The Data Practice team has been tasked with building data maturity within NSW Government. We’ve been experimenting with tools and technologies, working to support agencies with their specific needs involving data and insights. A reoccurring theme in our discussions has been around how to prepare meaningful data visualisations.
We all know that the way you present your data can make a world of difference. Whether it’s graphs, charts or infographics, the way it’s visualised impacts how the audience understands and analyses trends or inconsistencies in the underlying data. But, even seasoned data experts can falter when it comes to visually representing their information, so I’ve put together some tips to lead you to data visualisation success.
Understand your data
Before you start compiling a visualisation of your data, it’s a good idea to invest some time in understanding what your metrics mean. If you don’t understand what your data is telling you, it’s unlikely that your audience will.
Remember your audience
Who is the visualisation for? Why are they looking at it? Building a visualisation with the needs of your audience in mind is arguably the most important part of the process. After all, what use is a pretty visualisation if nobody looks at it, or worse, they look at it and don’t see any value in it?

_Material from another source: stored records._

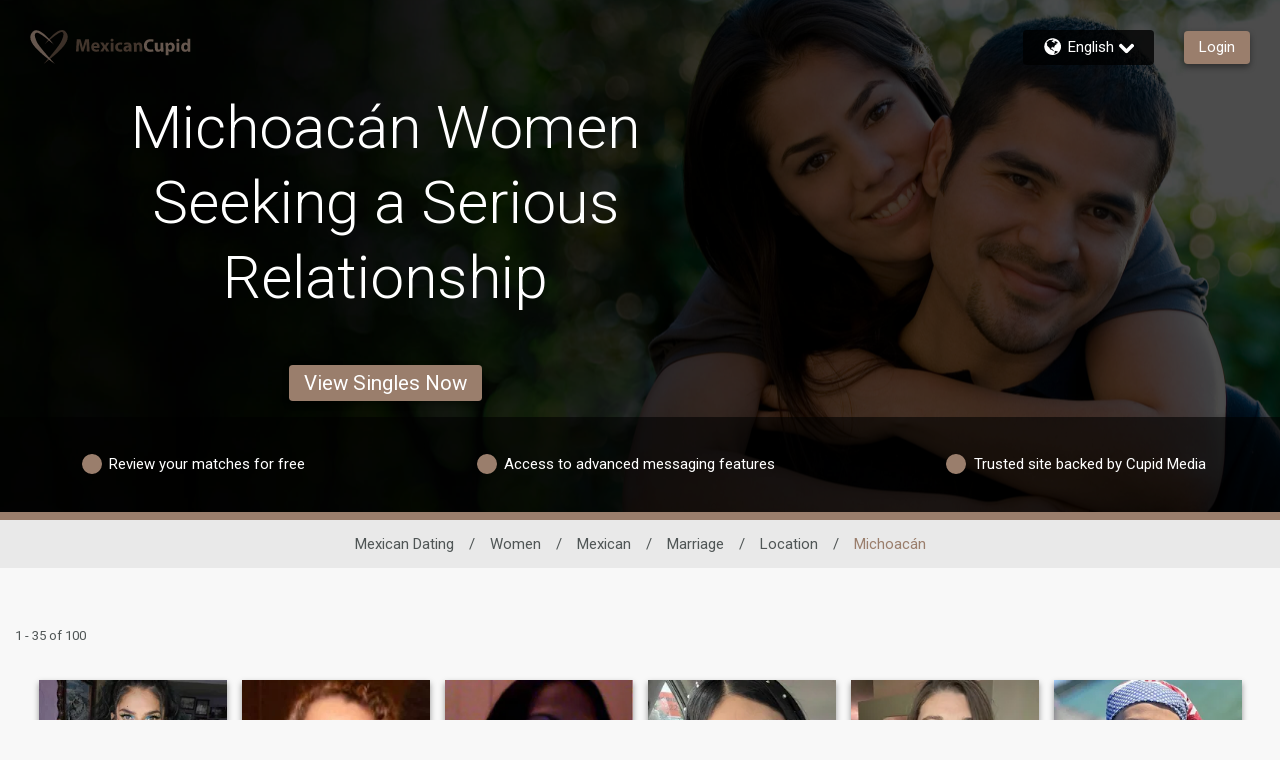

--- FILE ---
content_type: application/javascript
request_url: https://data.clickocean.io/px/1474f5027165404581affc36b5092784.js
body_size: 2792
content:
!function(a,o){a._co=a._co||[];var i={unload:!1},e=o.currentScript&&o.currentScript.src;if(!a._co.initialized){a._co.initialized=!0;a._co.hash=function(t){var n=t.split("@"),e=1<n.length?"@"+n[1]:"";return k(t)+e},a.navigator||(a.navigator={}),a.navigator.sendBeacon||(a.navigator.sendBeacon=function(t,n){d({method:"POST",uri:t,data:n,async:!1})});var t=function(){return([1e7]+-1e3+-4e3+-8e3+-1e11).replace(/[018]/g,function(t){return(t^a.crypto.getRandomValues(new Uint8Array(1))[0]&15>>t/4).toString(16)})};a.crypto&&a.crypto.getRandomValues||(t=function(){return"xxxxxxxx-xxxx-4xxx-yxxx-xxxxxxxxxxxx".replace(/[xy]/g,function(t){var n=16*Math.random()|0;return("x"==t?n:3&n|8).toString(16)})});var c=t(),s=[],u=null,f=n,r={next:5,factor:2,max:120,delay:function(){return this.current=Math.min(this.next,this.max),this.next=this.current*this.factor,1e3*this.current},reset:function(){this.next=5}};f=function(n,t){if(t=t||{},s.push({item:n,options:t}),!t.unload){var e=n.prepared.params;"function"==typeof e&&(e=e()),d({method:"POST",uri:p(n.prepared.action),data:e,onsuccess:function(){for(var t=0;t<s.length;)s[t].item===n?s.splice(t,1):++t;r.reset(),n.onsuccess&&n.onsuccess()},onfail:function(){u=u||setTimeout(l,r.delay())}})}},a._co.push=function(t){var n;t.hasOwnProperty("unload")&&(n={unload:t.unload}),f({prepared:h(t)},n)},a.addEventListener("beforeunload",function(){f=n,l({unload:!0})},!1);try{o.interestCohort?o.interestCohort().then(function(t){v({interestcohort:t})}).catch(function(t){v()}):v()}catch(t){v()}for(0;0<a._co.length;)m();0,(new Image).src="https://fksnk.com/cs?pid=a3327b0744e0a33f&puid=4f01401b270449a9af05bb5f2fcf5c24"}function k(t){function n(t,n){return t>>>n|t<<32-n}for(var e,r,a=Math.pow,o=a(2,32),i="length",c="",s=[],u=8*t[i],f=k.h=k.h||[],p=k.k=k.k||[],d=p[i],h={},l=2;d<64;l++)if(!h[l]){for(e=0;e<313;e+=l)h[e]=l;f[d]=a(l,.5)*o|0,p[d++]=a(l,1/3)*o|0}for(t+="";t[i]%64-56;)t+="\0";for(e=0;e<t[i];e++){if((r=t.charCodeAt(e))>>8)return;s[e>>2]|=r<<(3-e)%4*8}for(s[s[i]]=u/o|0,s[s[i]]=u,r=0;r<s[i];){var v=s.slice(r,r+=16),m=f;for(f=f.slice(0,8),e=0;e<64;e++){var x=v[e-15],y=v[e-2],g=f[0],w=f[4],O=f[7]+(n(w,6)^n(w,11)^n(w,25))+(w&f[5]^~w&f[6])+p[e]+(v[e]=e<16?v[e]:v[e-16]+(n(x,7)^n(x,18)^x>>>3)+v[e-7]+(n(y,17)^n(y,19)^y>>>10)|0);(f=[O+((n(g,2)^n(g,13)^n(g,22))+(g&f[1]^g&f[2]^f[1]&f[2]))|0].concat(f))[4]=f[4]+O|0}for(e=0;e<8;e++)f[e]=f[e]+m[e]|0}for(e=0;e<8;e++)for(r=3;r+1;r--){var T=f[e]>>8*r&255;c+=(T<16?0:"")+T.toString(16)}return c}function p(t){return"https://data.clickocean.io/actions/"+t}function d(n){try{var t=new XMLHttpRequest;for(var e in t.open(n.method,n.uri,void 0===n.async||n.async),t.withCredentials=!0,"GET"!==n.method&&t.setRequestHeader("Content-Type","application/json;charset=UTF-8"),n.headers||{})n.headers.hasOwnProperty(e)&&t.setRequestHeader(e,n.headers[e]);t.onreadystatechange=function(){4===t.readyState&&(2===Math.floor(t.status/100)?n.onsuccess&&n.onsuccess(t.responseText):n.onfail&&n.onfail())},t.send("string"==typeof n.data?n.data:JSON.stringify(n.data))}catch(t){n.onfail&&n.onfail()}}function h(t){var n;"function"==typeof t.params&&(n=t.params,t.params={});var e=JSON.parse(JSON.stringify(t));switch(e.params.url=a.location.href,e.params.referrer=o.referrer,e.action){case"pids":e.params.pid=e.params.scheme+":"+e.params.value,e.params=function(t,n){var e={};for(var r in t)t.hasOwnProperty(r)&&-1===n.indexOf(r)&&(e[r]=t[r]);return e}(e.params,["scheme","value"]);break;case"views":case"acquaintances":e.params.view=c}if(void 0!==n){var r=e.params;e.params=function(){return n(r)}}return e}function n(t){var n=t.prepared.params;"function"==typeof n&&(n=n()),a.navigator.sendBeacon(p(t.prepared.action),JSON.stringify(n)),t.onsuccess&&t.onsuccess()}function l(t){t=t||{},clearTimeout(u);for(var n=[],e=0;e<s.length;){var r=s[e];r.options.hasOwnProperty("unload")&&i.unload!==r.options.unload&&t.unload!==r.options.unload?e++:(n.push(r.item),s.splice(e,1))}for(;n.length;)f(n.shift(),t)}function v(t){a._co.push({action:"views",params:function(t){t=t||{},e&&(t.pixel=e),t.pagetitle=o.title,t.screenx=a.screen.width,t.screeny=a.screen.height,t.pagex=a.innerWidth,t.pagey=a.innerHeight,t.browserx=a.outerWidth,t.browsery=a.outerHeight,t.historylength=a.history.length,t.dnt=a.navigator.hasOwnProperty("doNotTrack")?a.navigator.doNotTrack:a.doNotTrack,t.cpu=a.navigator.hardwareConcurrency,t.timeoffset=(new Date).getTimezoneOffset(),t.localtime=Date.now();var n=a.navigator.connection;return n&&(t.net=n.effectiveType,t.connectiontype=n.type,t.rtt=n.rtt,t.downlink=n.downlink),t}(t||{})})}function m(){var t=a._co.shift();if("function"!=typeof t.params)for(var n in t.params)t.params.hasOwnProperty(n)&&"function"==typeof t.params[n]&&(t.params[n]=t.params[n]());a._co.push(t)}}(window,document),function(n,a){var o,e,r,t,i,c=0,s=[],u=0,f=0,p=0,d=0;function h(){o=Date.now(),d=l(),_co.push({action:"acquaintances",params:function(t){for(var n=0,e=0;e<s.length;e++)n+=s[e];var r=0===c||0===n?0:c/n;return(t=t||{}).duration=(Date.now()-o)/1e3,t.scrollYDistance=p,t.scrollYPercent=d,t.clicks=u,t.keys=f,t.inputs=c,t.typing=r,t},unload:!0})}function l(){var t=a.documentElement,n=a.body,e="scrollTop",r="scrollHeight";return((t[e]||n[e])+t.clientHeight)/(t[r]||n[r])}"complete"!==a.readyState?n.addEventListener("load",h,!1):h(),a.addEventListener("click",function(){u++},!0),a.addEventListener("keypress",function(){f++},!0),a.addEventListener("input",function(){var t=Date.now();(void 0===r||5e3<t-r)&&(e=t,s.push(0)),c++,s[s.length-1]=t-e,r=t},!0),n.addEventListener("scroll",function(){i=i||n.pageYOffset,n.clearTimeout(t),t=setTimeout(function(){var t=n.pageYOffset-i;p+=Math.abs(t),d=Math.max(d,l()),i=null},50)},!1)}(window,document);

Keeping your audience in mind will help you tailor the content to their needs. And if you’re not sure, you could always ask. Consulting your audience in the development phase of a prototype is a great way to make sure you stay on track. Remember, you may need to build multiple visualisations for various stakeholders based on the same dataset; sometimes one size just doesn’t fit all.
Clean data is good
Invest time in cleaning your data set before you start work on a visualisation. Trust me, there is nothing worse than coming up with a beautiful visualisation only to realise that the underlying data is full of gaps, incorrect data types or typos, rendering your work useless.
Consider technology
What technology are you going to use to design and deploy your visualisation? There are so many options (Tableau, DOMO, Data Studio, R Studio, Power BI are just some), each with their own pros and cons. Ultimately, the technology you choose will be dependent on your specific data and audience. Mapping out how each technology will connect to your data will help to safeguard against wasting time, and licensing fees in some cases, on a technology that is not fit for your purpose. So, prepare your preferred visualisations, deploy to your users and update over time.